Esatto, bisogna sempre tener presente il rovescio della medaglia del comico e del tragico. Cechov, ad esempio, aveva scritto i suoi testi come commedie, che poi sono stati interpretati come testi drammatici.

Passiamo al cinema, che ricordi della tua partecipazione al film “10 regole per far innamorare” di Cristiano Bortone e con Vincenzo Salemme?

 

10 anni fa venni provinato e fui preso. Da grandi attori come Salemme puoi solo rubare. La sua particolarità è che, anche se da scrittura ci fosse una chiusura, con lui la scena non si chiudeva mai, perché lui aggiungeva sempre qualcosa. E ciò che aggiungeva era quasi sempre più interessante.

 

Da Salemme ho imparato una cosa che al cinema funziona molto di più, ma dipende poi dal caso: il non essere troppo attaccato al testo, in modo tale da proporti non solo come interprete, ma anche come autore.

A cosa stai lavorando adesso?

 

Sto lavorando al “paradiso delle signore”, un daily, una sorta di soap. Giriamo 160 puntate a stagione. Per me è un’ottima palestra. In tale contesto vale molto il “buona la prima” rispetto al cinema dove hai molto più tempo. L’opera è ambientata negli anni Sessanta del ‘900, gli anni del cosiddetto “miracolo italiano” che ha molta presa sul pubblico.

 

Interpreto il personaggio di Marcello, un ex detenuto che cerca di rifarsi una vita. Stiamo facendo begli ascolti, e ci fa piacere, offriamo l’opportunità alle persone di evadere con un intrattenimento sano, dando anche messaggi positivi. Che, di questi tempi, può far solo bene.

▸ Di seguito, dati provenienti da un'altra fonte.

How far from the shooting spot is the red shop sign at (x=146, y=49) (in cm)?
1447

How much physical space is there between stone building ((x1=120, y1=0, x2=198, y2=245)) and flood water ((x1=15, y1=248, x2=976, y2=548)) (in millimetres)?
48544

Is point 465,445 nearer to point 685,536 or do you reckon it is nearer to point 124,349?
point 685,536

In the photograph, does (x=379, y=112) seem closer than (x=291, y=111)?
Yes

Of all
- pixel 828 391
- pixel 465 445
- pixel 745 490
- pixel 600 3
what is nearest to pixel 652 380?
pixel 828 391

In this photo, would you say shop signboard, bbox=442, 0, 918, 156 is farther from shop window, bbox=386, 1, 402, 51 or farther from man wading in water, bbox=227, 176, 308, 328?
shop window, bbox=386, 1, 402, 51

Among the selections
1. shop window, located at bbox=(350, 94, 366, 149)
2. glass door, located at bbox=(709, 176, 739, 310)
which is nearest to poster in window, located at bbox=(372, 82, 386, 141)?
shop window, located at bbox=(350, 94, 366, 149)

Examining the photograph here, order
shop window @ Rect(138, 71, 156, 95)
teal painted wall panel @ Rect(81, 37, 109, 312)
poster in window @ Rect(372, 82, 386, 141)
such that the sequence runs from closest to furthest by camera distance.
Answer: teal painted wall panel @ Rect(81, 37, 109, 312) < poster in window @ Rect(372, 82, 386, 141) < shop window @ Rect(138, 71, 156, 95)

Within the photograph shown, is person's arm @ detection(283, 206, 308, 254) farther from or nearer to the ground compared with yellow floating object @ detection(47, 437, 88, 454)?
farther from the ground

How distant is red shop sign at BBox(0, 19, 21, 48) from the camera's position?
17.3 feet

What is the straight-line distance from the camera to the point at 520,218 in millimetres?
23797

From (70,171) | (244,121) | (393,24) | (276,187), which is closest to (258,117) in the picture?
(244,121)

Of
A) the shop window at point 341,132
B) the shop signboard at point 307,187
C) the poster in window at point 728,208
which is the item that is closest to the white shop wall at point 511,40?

Mi auguro comunque che la voglia di andare al teatro e al cinema diventi sempre di più non di nicchia.

Mamma mia, che splendida conclusione per ribadire la funzione sociale dell’arte!

Quante cose hai fatto e farai sicuramente: ti auguro il meglio!

 

Grazie Christian, è stato un piacere parlare con te.